The whole transplant process, from making that initial decision to go on ‘the list’, to waiting, to receiving the call, to the day itself and to the recovery thereafter is not without stress, anxiety and worry. However, the medical teams who have looked after me at both the Royal Brompton Hospital and subsequently, Harefield Hospital, are so incredibly professional, thoughtful and caring, and they really made the whole process as easy as they possibly could.  Whilst I cannot deny that I experienced a certain amount of pain in my initial recovery period, this was managed as well as possible and within a week or so, I felt so much better and the initial pain was really a small price to pay.

I recognise that I have been very lucky in terms of having a successful transplant on my first opportunity, the quality of lungs that I have received and how quickly I have recovered.

As I approach my 50^thbirthday in September this year, I can now look forward to hopefully leading a full life for many years to come. It really is the greatest gift.

Thanks

Firstly, in addition to my donor, her family and the support of all my family and friends, I must thank everyone who has dealt with me from within the NHS. They do often get criticised, but from my own personal experiences of living with a condition such as Cystic Fibrosis all my life, and then having the transplant, they have been so kind, caring and attentive, I could not really have asked for more.

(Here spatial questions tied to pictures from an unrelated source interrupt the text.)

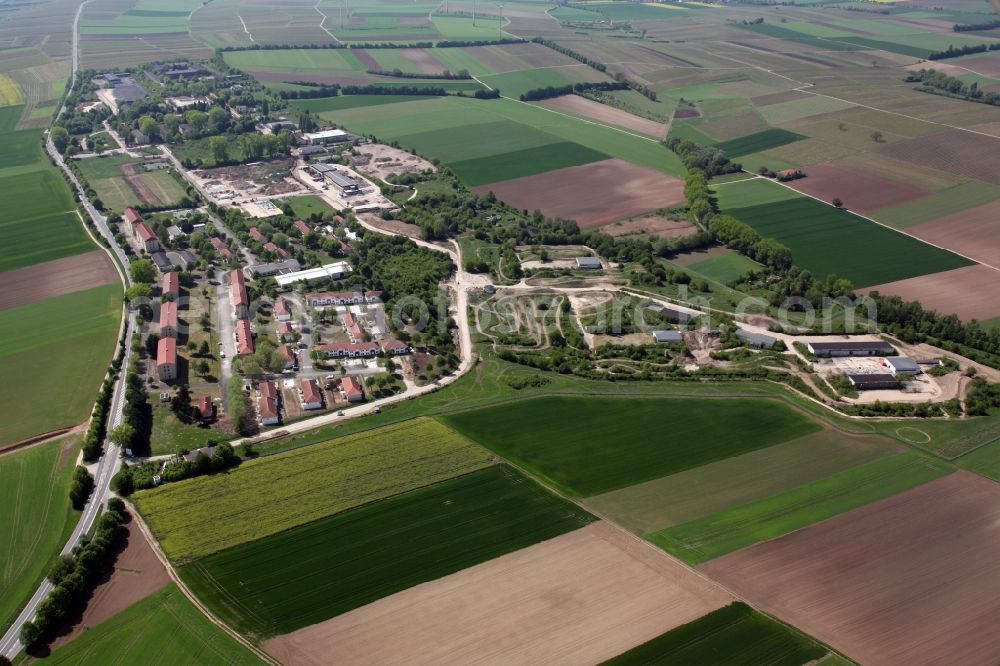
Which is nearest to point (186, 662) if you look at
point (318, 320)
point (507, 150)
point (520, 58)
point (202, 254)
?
point (318, 320)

Secondly, a huge thanks specifically to the Cystic Fibrosis team at the Royal Brompton Hospital in Chelsea, where I have been cared for both as an outpatient and inpatient for the past 33 years.

                      

They have provided excellent care and treatment throughout my time there and are always accessible, offering a very specialist and personal level of care. They are righty regarded as one of the best specialist CF centres in the UK and are at the leading edge of research and new treatments. Professor Margaret Hodson led the way in the earlier years, followed more recently, in terms of my own personal care, by Dr Khin Gyi, Dr Nicholas Simmonds and Dr Andy Jones, with the support of their fellow Doctors and physicians.  Dietitian Sarah Collins has provided invaluable advice on diet and diabetes control over the years and, to complete the drum roll, the physiotherapy team led by Helen Parrott, with special mention for Zelda Beverley and Charlotte Gray in more recent times.

             

 

Thirdly, for my transplant, the surgeons and all the team at Harefield Hospital have been amazing. Consultants Dr Martin Carby and Dr Anna Reed lead the Transplant and Respiratory Medicine team and it is they and their colleagues who I have dealt with most, both pre and post transplant. They all have exceptional knowledge and experience. On the day of the transplant itself, it was the Transplant Coordinators Tom and Nicky who made the day special and eased my nerves.

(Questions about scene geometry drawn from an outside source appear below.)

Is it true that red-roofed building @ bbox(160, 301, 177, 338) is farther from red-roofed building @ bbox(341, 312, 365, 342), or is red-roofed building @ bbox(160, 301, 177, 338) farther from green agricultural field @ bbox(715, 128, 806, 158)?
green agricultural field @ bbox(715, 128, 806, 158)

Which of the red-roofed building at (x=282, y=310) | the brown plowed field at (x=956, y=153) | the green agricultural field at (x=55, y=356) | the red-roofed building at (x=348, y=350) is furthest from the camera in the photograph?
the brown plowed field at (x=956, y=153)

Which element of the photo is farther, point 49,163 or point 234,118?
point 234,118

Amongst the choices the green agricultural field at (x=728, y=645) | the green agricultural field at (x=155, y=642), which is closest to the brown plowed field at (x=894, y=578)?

Yet it is not just the doctors, surgeons and coordinators who make the whole process run as smoothly as possible, but the incredibly knowledgeable, skilled, caring and loyal nursing and support team who are the ‘glue’ who keep everything together. The same can be said for the nurses at the Royal Brompton Hospital too.

Whilst I have only got to know, and be in the care of, the Harefield team for the past couple of years, it really is a special place. It resembles a ‘cottage’ hospital in many ways because of its size and specific nature of its function as a specialist transplant centre and has something of a family feel. The team get to know you and are rooting for your recovery and wellbeing. It is what they do and they are exceptionally good at it. Long may it continue.